Przestępcy są coraz bardziej aktywni! Użytkownicy telefonów komórkowych ostatnio otrzymują fałszywe sms-y o nałożeniu kwarantanny z linkiem odsyłającym do rzekomo szczegółowych informacji. Dostają też sms-y z informacją o odłączeniu energii i linkiem, gdzie należy wejść aby uregulować należność. Ponadto wystawiając oferty w serwisie ogłoszeniowym dostają od rzekomego kupującego link do fałszywego serwisu płatności. Uważajmy na tego typu linki, ponieważ to jest próba oszustwa i wyłudzenia naszych danych!
Przestępcy nie mają litości dla swoich ofiar, dlatego bądźcie ostrożni, gdy dostajecie podejrzane wiadomości z linkami i pod żadnym pozorem nie klikajcie w te linki. Poniżej kilka metod działania oszustów:
Oszustwo na serwisach ogłoszeniowych
Sprawcy komunikują się za pomocą komunikatora internetowego i w wiadomościach przesłanych do osób sprzedających przedmioty na platformie serwisu ogłoszeniowego informują o chęci kupna oraz wysyłają link do fałszywego serwisu płatności.

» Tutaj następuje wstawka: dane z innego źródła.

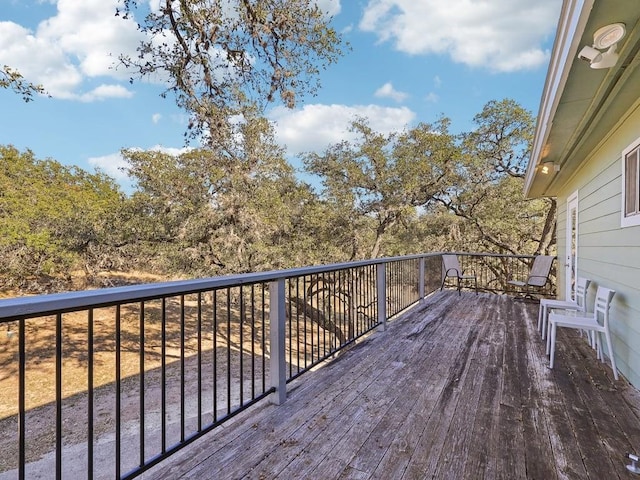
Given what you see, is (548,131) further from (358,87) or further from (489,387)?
(358,87)

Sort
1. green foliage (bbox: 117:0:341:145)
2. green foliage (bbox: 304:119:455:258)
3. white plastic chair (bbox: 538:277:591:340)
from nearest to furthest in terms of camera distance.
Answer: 1. white plastic chair (bbox: 538:277:591:340)
2. green foliage (bbox: 117:0:341:145)
3. green foliage (bbox: 304:119:455:258)

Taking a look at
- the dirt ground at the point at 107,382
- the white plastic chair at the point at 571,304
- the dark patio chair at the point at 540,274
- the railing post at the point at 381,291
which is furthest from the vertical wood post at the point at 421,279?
the dirt ground at the point at 107,382

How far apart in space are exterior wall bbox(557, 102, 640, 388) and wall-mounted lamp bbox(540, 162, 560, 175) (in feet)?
1.06

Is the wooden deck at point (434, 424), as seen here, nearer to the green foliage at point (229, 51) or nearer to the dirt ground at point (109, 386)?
the dirt ground at point (109, 386)

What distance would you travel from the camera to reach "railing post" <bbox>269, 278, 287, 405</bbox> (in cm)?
229

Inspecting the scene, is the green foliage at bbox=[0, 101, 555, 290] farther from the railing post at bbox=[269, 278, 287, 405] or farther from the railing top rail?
the railing top rail

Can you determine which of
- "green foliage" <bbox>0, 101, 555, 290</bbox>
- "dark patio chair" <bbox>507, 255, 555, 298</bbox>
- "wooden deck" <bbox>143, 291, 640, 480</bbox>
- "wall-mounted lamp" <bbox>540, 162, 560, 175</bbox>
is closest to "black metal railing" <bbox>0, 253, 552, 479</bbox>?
"wooden deck" <bbox>143, 291, 640, 480</bbox>

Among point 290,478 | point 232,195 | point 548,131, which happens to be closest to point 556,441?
point 290,478

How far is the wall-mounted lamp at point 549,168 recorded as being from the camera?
4.67 m

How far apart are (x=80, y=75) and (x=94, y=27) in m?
4.47

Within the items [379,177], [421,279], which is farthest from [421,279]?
[379,177]

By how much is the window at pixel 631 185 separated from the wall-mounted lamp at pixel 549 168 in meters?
1.66

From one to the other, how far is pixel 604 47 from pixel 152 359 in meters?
9.89

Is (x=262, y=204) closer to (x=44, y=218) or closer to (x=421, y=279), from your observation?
(x=421, y=279)
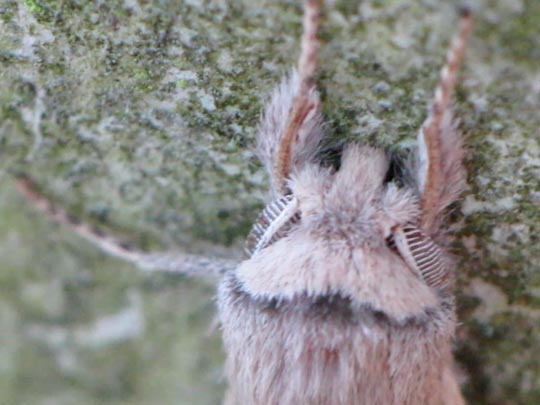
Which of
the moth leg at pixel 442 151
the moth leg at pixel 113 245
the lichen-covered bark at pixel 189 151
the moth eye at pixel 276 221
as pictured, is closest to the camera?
the moth leg at pixel 442 151

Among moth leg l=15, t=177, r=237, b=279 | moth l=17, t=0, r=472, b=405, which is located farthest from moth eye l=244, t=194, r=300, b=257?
moth leg l=15, t=177, r=237, b=279

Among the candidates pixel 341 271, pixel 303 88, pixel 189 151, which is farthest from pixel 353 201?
pixel 189 151

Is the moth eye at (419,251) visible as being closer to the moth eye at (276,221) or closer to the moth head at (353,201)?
the moth head at (353,201)

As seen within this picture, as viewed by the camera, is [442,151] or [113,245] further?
[113,245]

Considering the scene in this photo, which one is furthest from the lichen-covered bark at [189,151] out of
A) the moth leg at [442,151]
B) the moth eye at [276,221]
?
the moth eye at [276,221]

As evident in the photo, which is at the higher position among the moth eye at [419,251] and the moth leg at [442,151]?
the moth leg at [442,151]

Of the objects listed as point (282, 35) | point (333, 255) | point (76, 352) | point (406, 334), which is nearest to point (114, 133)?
point (282, 35)

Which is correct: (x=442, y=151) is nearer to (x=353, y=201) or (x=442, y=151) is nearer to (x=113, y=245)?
(x=353, y=201)
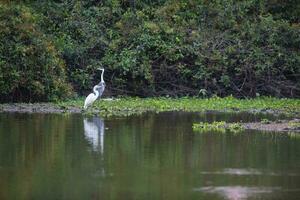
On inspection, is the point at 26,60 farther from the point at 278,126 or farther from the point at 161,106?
the point at 278,126

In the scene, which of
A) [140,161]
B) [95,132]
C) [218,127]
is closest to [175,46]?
[218,127]

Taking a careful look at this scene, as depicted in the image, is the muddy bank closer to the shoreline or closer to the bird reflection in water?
the shoreline

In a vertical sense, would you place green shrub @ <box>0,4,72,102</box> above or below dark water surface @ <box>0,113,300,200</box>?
above

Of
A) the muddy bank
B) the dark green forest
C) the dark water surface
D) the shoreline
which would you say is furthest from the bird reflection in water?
the dark green forest

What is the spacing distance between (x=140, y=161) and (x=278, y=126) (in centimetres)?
669

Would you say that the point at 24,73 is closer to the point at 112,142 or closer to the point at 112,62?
the point at 112,62

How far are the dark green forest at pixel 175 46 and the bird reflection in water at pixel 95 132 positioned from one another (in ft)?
25.4

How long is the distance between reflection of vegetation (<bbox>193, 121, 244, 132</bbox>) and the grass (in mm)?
4118

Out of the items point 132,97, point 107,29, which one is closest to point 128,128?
point 132,97

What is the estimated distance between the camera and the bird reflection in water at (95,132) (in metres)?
19.6

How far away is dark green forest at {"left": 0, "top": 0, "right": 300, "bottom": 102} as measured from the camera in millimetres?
34062

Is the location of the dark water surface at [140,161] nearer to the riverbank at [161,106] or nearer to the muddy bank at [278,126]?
the muddy bank at [278,126]

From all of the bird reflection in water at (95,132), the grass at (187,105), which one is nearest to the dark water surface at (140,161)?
the bird reflection in water at (95,132)

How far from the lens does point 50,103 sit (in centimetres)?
3086
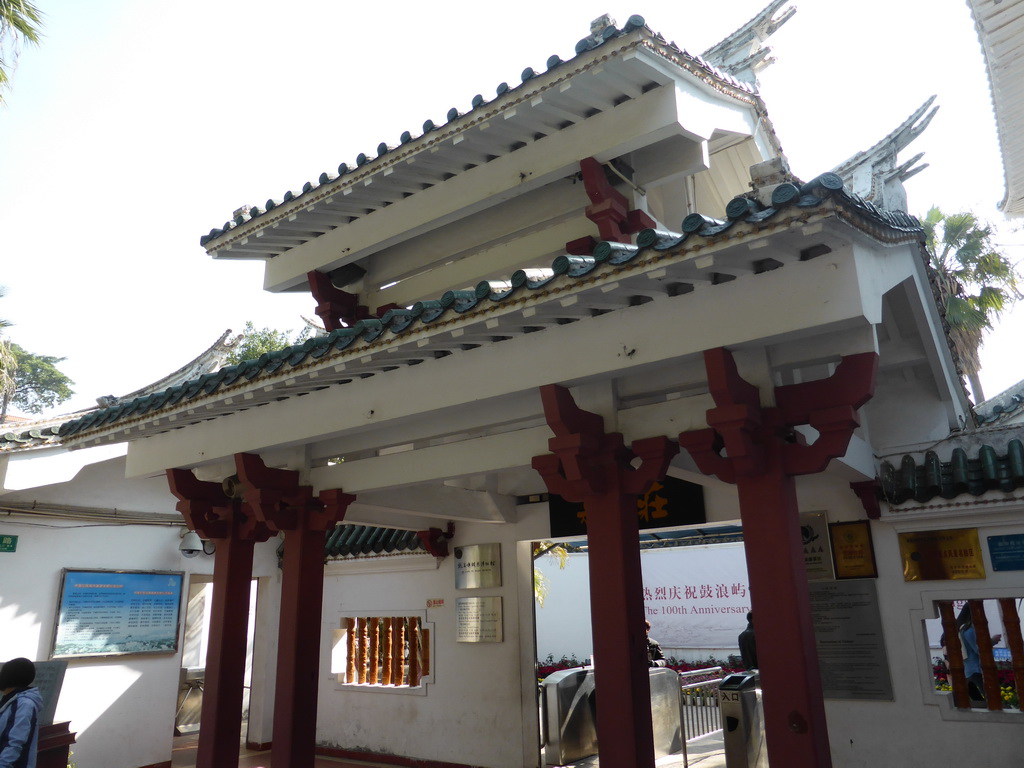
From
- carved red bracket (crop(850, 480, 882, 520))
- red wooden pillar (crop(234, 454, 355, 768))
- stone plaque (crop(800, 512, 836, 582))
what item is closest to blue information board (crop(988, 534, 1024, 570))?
carved red bracket (crop(850, 480, 882, 520))

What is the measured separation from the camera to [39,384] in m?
39.0

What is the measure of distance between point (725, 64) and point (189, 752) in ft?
38.9

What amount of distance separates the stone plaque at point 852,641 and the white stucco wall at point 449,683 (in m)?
3.37

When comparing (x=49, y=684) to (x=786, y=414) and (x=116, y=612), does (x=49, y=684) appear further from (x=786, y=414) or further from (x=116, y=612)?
(x=786, y=414)

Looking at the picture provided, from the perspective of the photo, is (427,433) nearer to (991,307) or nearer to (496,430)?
(496,430)

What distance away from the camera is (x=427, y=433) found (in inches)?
233

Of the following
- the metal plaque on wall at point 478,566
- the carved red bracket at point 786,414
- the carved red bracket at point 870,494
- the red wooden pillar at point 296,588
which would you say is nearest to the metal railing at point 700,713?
the metal plaque on wall at point 478,566

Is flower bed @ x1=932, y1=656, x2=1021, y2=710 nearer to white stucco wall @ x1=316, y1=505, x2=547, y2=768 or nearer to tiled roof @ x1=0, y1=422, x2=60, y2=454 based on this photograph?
white stucco wall @ x1=316, y1=505, x2=547, y2=768

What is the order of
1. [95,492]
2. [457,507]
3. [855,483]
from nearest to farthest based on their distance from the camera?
[855,483], [457,507], [95,492]

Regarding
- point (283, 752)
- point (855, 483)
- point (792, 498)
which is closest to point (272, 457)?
point (283, 752)

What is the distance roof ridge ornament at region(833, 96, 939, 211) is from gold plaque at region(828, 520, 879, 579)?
168 inches

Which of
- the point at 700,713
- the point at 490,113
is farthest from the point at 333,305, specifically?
the point at 700,713

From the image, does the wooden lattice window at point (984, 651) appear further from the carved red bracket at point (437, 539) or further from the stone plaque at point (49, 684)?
the stone plaque at point (49, 684)

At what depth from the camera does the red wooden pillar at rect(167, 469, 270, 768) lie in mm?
6492
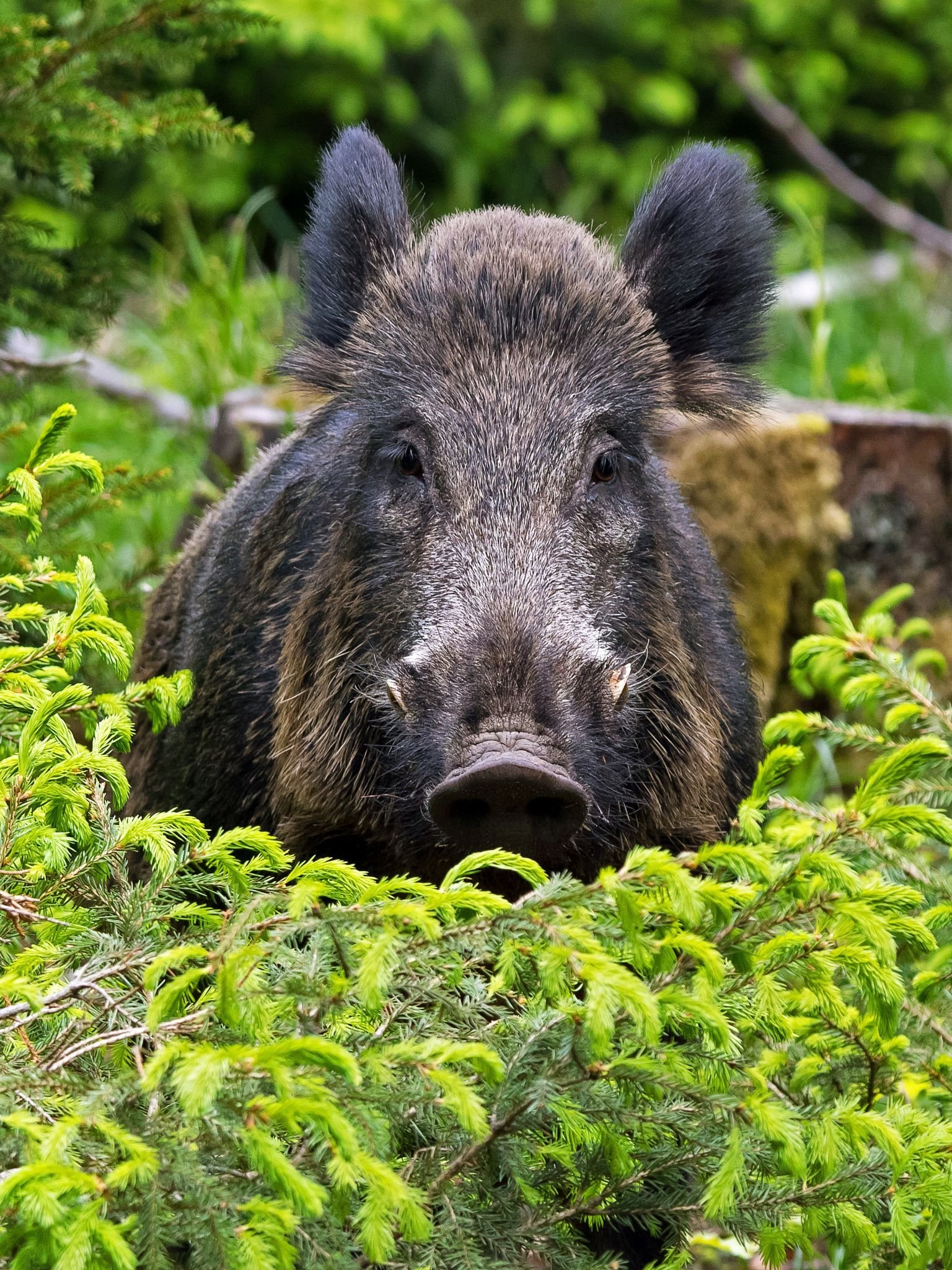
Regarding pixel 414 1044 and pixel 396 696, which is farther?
pixel 396 696

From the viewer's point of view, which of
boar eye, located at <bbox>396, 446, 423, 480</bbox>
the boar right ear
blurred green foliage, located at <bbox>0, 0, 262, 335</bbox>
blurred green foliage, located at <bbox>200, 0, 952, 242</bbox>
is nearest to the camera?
boar eye, located at <bbox>396, 446, 423, 480</bbox>

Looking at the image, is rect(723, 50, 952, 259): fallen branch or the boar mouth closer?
the boar mouth

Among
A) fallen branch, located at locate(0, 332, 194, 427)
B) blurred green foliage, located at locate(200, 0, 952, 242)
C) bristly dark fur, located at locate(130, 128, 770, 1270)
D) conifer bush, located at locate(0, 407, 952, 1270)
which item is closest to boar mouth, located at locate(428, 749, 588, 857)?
bristly dark fur, located at locate(130, 128, 770, 1270)

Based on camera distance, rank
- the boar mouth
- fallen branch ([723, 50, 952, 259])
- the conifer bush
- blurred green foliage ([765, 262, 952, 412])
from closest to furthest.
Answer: the conifer bush, the boar mouth, blurred green foliage ([765, 262, 952, 412]), fallen branch ([723, 50, 952, 259])

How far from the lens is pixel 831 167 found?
9.29m

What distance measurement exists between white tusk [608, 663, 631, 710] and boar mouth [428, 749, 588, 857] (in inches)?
15.9

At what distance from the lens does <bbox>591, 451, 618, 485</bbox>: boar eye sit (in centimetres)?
352

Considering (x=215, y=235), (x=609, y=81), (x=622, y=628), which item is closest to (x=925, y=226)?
(x=609, y=81)

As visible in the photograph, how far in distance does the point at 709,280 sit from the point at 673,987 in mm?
2331

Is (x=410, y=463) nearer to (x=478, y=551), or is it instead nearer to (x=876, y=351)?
(x=478, y=551)

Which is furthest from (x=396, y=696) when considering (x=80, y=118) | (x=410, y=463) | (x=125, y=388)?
(x=125, y=388)

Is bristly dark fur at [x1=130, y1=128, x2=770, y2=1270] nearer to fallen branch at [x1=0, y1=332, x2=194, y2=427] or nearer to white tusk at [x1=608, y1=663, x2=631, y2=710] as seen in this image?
white tusk at [x1=608, y1=663, x2=631, y2=710]

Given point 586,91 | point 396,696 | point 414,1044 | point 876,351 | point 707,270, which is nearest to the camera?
point 414,1044

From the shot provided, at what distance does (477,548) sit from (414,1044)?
4.91ft
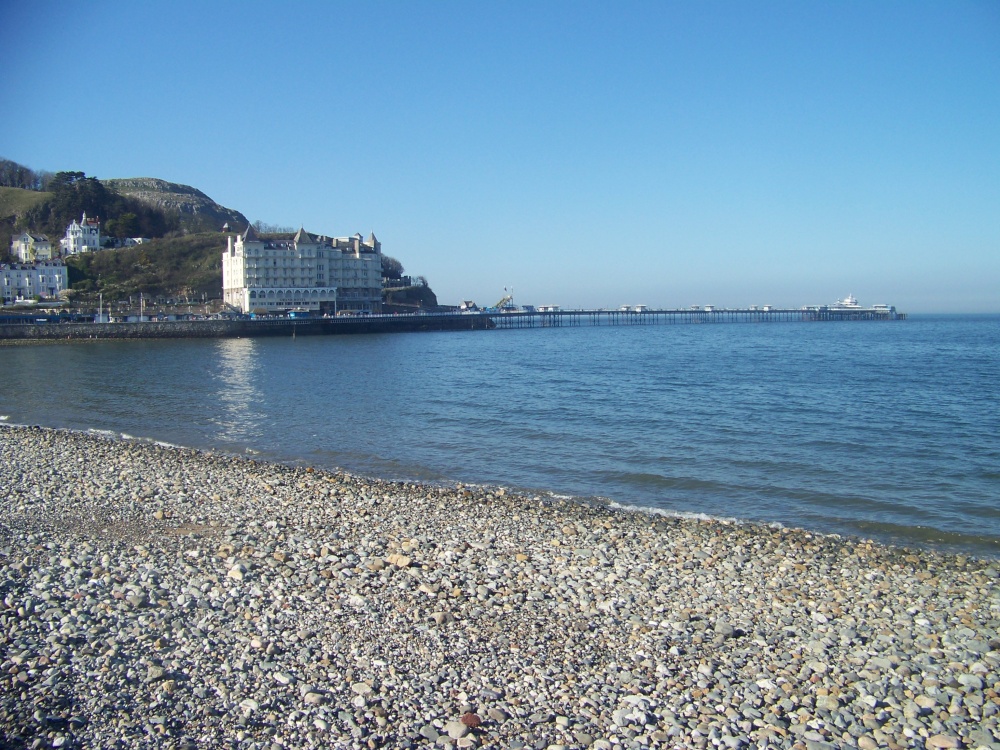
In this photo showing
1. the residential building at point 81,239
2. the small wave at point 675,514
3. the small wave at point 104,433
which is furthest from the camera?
the residential building at point 81,239

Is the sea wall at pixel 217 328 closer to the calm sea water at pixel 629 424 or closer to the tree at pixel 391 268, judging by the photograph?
the calm sea water at pixel 629 424

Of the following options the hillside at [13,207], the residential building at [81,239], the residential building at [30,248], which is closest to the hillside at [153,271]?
the residential building at [81,239]

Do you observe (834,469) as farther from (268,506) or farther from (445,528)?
(268,506)

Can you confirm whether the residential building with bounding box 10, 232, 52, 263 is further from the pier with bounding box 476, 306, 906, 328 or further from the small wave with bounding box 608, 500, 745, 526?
the small wave with bounding box 608, 500, 745, 526

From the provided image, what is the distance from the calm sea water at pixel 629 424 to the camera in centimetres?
1309

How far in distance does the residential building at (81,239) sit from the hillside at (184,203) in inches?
783

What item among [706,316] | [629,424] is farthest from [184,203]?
[629,424]

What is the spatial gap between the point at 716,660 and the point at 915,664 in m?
1.86

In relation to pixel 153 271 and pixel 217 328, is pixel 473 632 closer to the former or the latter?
pixel 217 328

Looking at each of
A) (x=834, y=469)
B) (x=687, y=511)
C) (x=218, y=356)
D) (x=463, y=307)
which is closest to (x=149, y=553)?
(x=687, y=511)

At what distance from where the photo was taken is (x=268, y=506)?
11.4 metres

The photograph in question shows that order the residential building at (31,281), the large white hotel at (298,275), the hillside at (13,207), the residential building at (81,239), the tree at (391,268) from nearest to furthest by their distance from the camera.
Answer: the residential building at (31,281) → the large white hotel at (298,275) → the residential building at (81,239) → the hillside at (13,207) → the tree at (391,268)

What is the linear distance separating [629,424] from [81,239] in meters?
111

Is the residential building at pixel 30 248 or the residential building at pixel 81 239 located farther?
the residential building at pixel 81 239
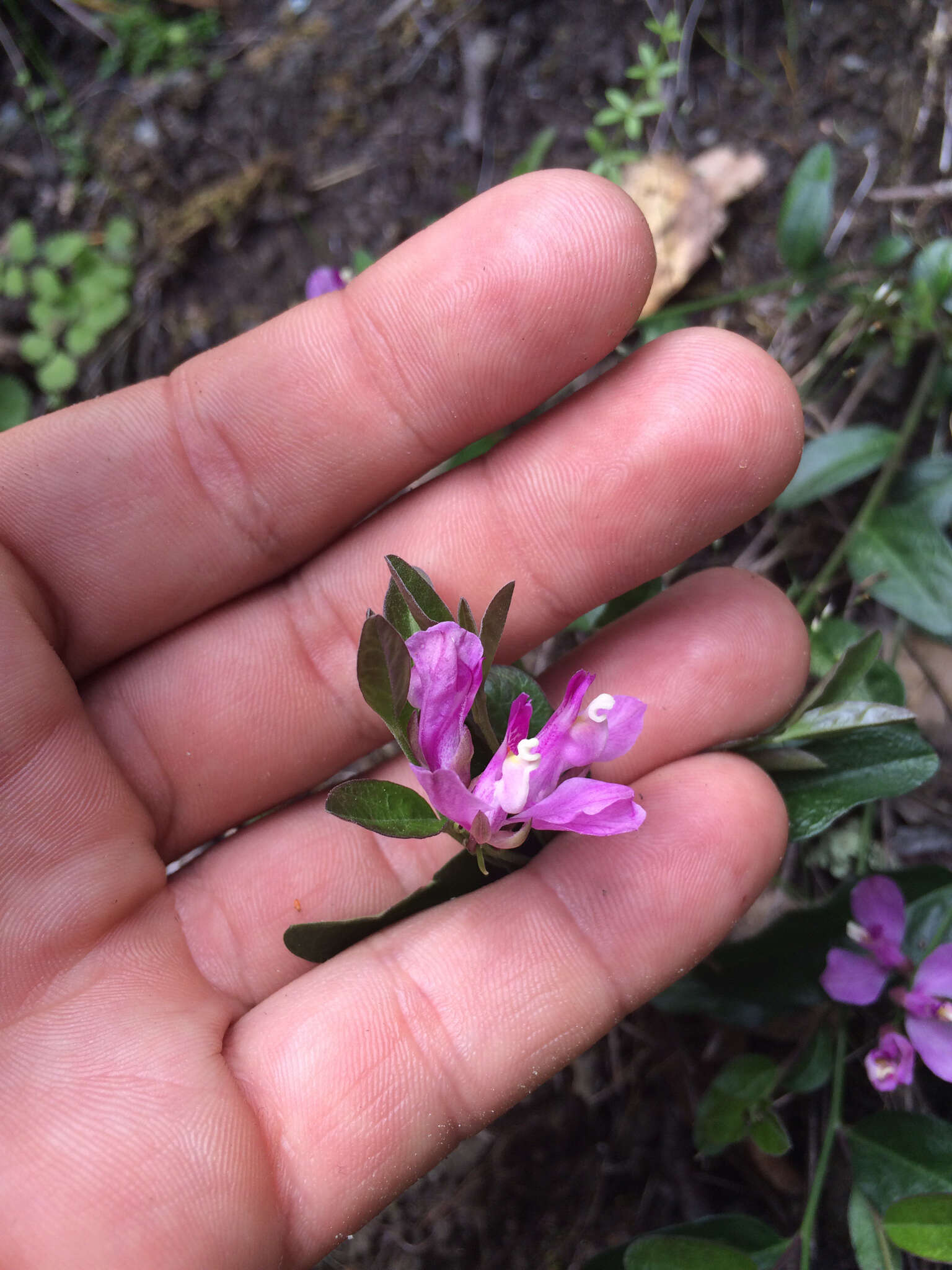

Sprzedający po podaniu danych wrażliwych karty płatniczej tracą pieniądze z kont.
W ostatnim czasie 29-latek z Sopotu powiadomił policjantów, że na serwisie ogłoszeniowym wystawił do sprzedaży książki za kwotę kilkudziesięciu złotych. Przez komunikator internetowy skontaktował się z nim „kupujący”, który prosił o wysłanie tych książek przesyłką kurierską. By uwiarygodnić swoje działanie oszust napisał też, że przesyłka jest na koszt kupującego, sam zamówi kuriera, po czym wyśle 29-latkowi link do serwisu płatności. Niczego nie podejrzewający 29-latek kliknął w otrzymany link, a następnie wykonywał całą procedurę podając dane wrażliwe, w tym numer karty, MilleKod, PIN oraz kod z sms-a. Wykonując transakcje zwiększał też limity na koncie. W pewnym momencie 29-latek zorientował się, że z karty zabrano mu ponad 2 tys. zł i został oszukany.
Oszustwo „na kwarantannę”
SMS od nadawcy ,,Kwarantanna” o treści „Zostałeś skierowany do odbycia 10-dniowej kwarantanny z powodu zakażenia w Twoim najbliższym otoczeniu” wraz z podanym adresem strony internetowej to oszustwo i próba wyłudzenia danych. Ostrzegamy przed wiadomościami SMS o nałożeniu kwarantanny. Wiadomość wygląda bardzo autentycznie, jest napisana dość poprawnie, chociaż bez polskich znaków. Nie ma w niej ani słowa o pieniądzach, ale na końcu jest link/adres do strony, który z pewnością ma umożliwić oszustom dostęp do naszych danych. To jest oszustwo!
Inspekcja sanitarna nie wysyła wiadomości z przekierowaniem do stron. Przypominamy jednocześnie, że kwarantanna nakładana jest automatycznie przy przekroczeniu granicy lub na podstawie przeprowadzonego wcześniej wywiadu epidemiologicznego przez pracowników Państwowej Inspekcji Sanitarnej.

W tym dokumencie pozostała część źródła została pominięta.